**** Records shown ****

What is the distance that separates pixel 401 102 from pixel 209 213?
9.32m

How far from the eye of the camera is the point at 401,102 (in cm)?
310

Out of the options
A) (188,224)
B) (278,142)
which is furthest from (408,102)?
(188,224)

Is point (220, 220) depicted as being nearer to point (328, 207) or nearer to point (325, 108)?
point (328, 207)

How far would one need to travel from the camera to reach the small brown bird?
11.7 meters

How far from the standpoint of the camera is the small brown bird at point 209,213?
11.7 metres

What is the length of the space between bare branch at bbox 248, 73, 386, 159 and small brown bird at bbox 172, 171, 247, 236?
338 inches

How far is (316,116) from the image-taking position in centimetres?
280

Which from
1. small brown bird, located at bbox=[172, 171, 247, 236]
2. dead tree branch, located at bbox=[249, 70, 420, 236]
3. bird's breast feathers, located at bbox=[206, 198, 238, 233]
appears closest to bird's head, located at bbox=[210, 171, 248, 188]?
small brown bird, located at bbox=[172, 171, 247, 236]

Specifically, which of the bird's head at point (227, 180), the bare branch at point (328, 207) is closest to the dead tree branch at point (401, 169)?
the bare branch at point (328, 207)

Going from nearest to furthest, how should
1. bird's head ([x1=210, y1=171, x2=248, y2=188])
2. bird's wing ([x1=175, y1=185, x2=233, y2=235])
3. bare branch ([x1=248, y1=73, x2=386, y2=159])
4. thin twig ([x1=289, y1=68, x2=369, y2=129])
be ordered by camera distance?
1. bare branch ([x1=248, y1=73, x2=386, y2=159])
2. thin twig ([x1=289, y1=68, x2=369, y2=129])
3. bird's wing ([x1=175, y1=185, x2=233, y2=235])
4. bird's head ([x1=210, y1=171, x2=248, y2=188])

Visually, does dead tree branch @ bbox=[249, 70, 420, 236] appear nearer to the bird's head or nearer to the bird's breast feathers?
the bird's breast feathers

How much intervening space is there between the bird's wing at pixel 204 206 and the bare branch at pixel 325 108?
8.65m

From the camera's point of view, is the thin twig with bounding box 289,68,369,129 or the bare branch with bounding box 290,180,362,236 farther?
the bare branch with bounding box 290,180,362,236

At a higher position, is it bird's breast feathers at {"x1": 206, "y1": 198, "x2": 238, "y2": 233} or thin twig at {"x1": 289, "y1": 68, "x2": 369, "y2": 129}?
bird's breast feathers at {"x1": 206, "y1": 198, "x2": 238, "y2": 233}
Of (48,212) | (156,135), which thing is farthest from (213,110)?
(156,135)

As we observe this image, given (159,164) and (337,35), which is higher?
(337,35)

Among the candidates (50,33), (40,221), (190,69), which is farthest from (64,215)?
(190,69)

****

* _Task instructions_:
Revise the records above, replacing "dead tree branch" with "withered branch" at every occurrence and leaving all other text unchanged.

* _In response_:
What is the distance that separates pixel 401 102 from pixel 209 213?
9.32m

How far from the eye of the camera is the point at 401,102 (in cm)?
310

Out of the options
A) (188,224)
B) (278,142)
which is furthest from (408,102)?
(188,224)

Is point (220, 220) depicted as being nearer to point (328, 207) or nearer to point (325, 108)?
point (328, 207)

How far would one need to travel from the camera to reach the small brown bird?
11.7 meters

How far from the standpoint of the camera is the small brown bird at point 209,213?
11.7 metres

What is the length of the space between bare branch at bbox 248, 73, 386, 159 and small brown bird at bbox 172, 171, 247, 236?
338 inches

How far is (316,116) from the image-taking position in centimetres?
280

Which from
1. small brown bird, located at bbox=[172, 171, 247, 236]
2. withered branch, located at bbox=[249, 70, 420, 236]
3. bird's breast feathers, located at bbox=[206, 198, 238, 233]
appears closest to bird's head, located at bbox=[210, 171, 248, 188]?
small brown bird, located at bbox=[172, 171, 247, 236]

Specifically, which of the bird's head at point (227, 180), the bare branch at point (328, 207) is closest to the withered branch at point (401, 169)?
the bare branch at point (328, 207)

Going from nearest to furthest, how should
1. bird's head ([x1=210, y1=171, x2=248, y2=188])
2. bird's wing ([x1=175, y1=185, x2=233, y2=235])
3. bare branch ([x1=248, y1=73, x2=386, y2=159])
4. thin twig ([x1=289, y1=68, x2=369, y2=129])
be ordered by camera distance?
1. bare branch ([x1=248, y1=73, x2=386, y2=159])
2. thin twig ([x1=289, y1=68, x2=369, y2=129])
3. bird's wing ([x1=175, y1=185, x2=233, y2=235])
4. bird's head ([x1=210, y1=171, x2=248, y2=188])

Visually, does withered branch @ bbox=[249, 70, 420, 236] appear nearer to the bird's head or nearer to the bird's breast feathers?
the bird's breast feathers

How much intervening space is there between the bird's wing at pixel 204 206 and the bare branch at pixel 325 108?
8.65m

From the camera's point of view, is the thin twig with bounding box 289,68,369,129 or the bare branch with bounding box 290,180,362,236 farther?
the bare branch with bounding box 290,180,362,236

At a higher position, is it bird's breast feathers at {"x1": 206, "y1": 198, "x2": 238, "y2": 233} or thin twig at {"x1": 289, "y1": 68, "x2": 369, "y2": 129}?
bird's breast feathers at {"x1": 206, "y1": 198, "x2": 238, "y2": 233}
Of (48,212) | (156,135), which thing is farthest from (213,110)?
(156,135)

As we observe this image, given (159,164) and (337,35), which is higher?
(337,35)

Among the candidates (50,33), (40,221), (190,69), which is farthest from (64,215)?
(190,69)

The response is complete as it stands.